Tips to prevent contracting the West Nile Virus

Many Eastern Iowans enjoy being outdoors during the summer, but you may want to watch out for humid and rainy weather, which can attract mosquitoes. 

A Black Hawk County health official says the West Nile virus is commonly spread through infected mosquitoes, which can be deadly. 

Jared Parmater, an Environmental Health Program Manager, said there’s been two cases of the West Nile virus infection reported in Iowa this summer. He said one of those cases was fatal. 

There is a six-week period of time beginning in August when West Nile virus cases increase, according to Parmater. 

Parmater said preventing mosquito bites will lower your risk of getting the virus. 

He said mosquitoes are most active during dawn and dusk. You should try to limit your outdoor activities during this window of time, especially if you’re in a wooded area or near standing water.

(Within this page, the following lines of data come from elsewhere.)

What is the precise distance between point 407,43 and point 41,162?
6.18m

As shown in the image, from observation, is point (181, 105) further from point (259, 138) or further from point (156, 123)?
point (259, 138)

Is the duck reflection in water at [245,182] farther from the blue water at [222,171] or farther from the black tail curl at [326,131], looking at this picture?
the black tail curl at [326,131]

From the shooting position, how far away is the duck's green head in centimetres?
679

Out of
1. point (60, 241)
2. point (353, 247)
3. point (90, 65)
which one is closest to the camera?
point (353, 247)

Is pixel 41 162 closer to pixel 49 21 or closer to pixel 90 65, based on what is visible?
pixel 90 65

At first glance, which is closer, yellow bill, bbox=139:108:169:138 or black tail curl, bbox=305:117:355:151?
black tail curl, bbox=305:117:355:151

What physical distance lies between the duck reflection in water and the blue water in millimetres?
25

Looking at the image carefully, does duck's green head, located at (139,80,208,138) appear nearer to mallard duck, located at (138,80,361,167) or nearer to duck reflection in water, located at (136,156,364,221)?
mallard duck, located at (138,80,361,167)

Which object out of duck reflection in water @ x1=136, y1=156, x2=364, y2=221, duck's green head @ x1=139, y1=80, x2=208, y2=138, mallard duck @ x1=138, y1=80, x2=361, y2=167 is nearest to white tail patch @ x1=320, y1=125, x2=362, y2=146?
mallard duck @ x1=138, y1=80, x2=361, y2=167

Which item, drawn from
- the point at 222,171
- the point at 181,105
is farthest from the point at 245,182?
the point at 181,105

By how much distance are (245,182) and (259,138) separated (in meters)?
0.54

Parmater recommends wearing long sleeves, pants, shoes and socks when you’re outside. 

Using insect repellent is also important, however, Parmater reminds you to read the labels because many products cannot be used on young children. 

"Make sure you check the actual application on the chemical you’re using," he said. "You can use DEET, or Picaridin, oil with lemon eucalyptus. There’s a few different things out there in the market that are pretty good at keeping mosquitoes away."

You can also limit the standing water outside your home.

"So, standing water is usually a bad thing. When I say standing water, I mean bird baths," he said. "Be aware of any kind of buckets or cans, pool covers, or even a pet water dish – something like that – that could act as a reservoir outside." 

He said older adults and young children are at the highest risk for contracting the West Nile virus.

He said the West Nile virus infection mimics symptoms of the flu. If you think a mosquito bite has made you sick, Parmater said you should see your health care provider immediately to get tested. 

Here are some additional tips from the Iowa Department of Public Health to protect yourself : 

  • Use insect repellent with DEET, Picaridin, oil of lemon eucalyptus, or IR3535. Always read the repellent label and consult with a health care provider if you have questions when using these types of products for children. For example, oil of lemon eucalyptus should not be used on children under 3 years of age and DEET should not be used on children less than 2 months of age.
  • Eliminate standing water around the home because that’s where mosquitoes lay eggs.
  • Empty water from buckets, cans, pool covers and pet water dishes.
  • Change water in bird baths every three to four days.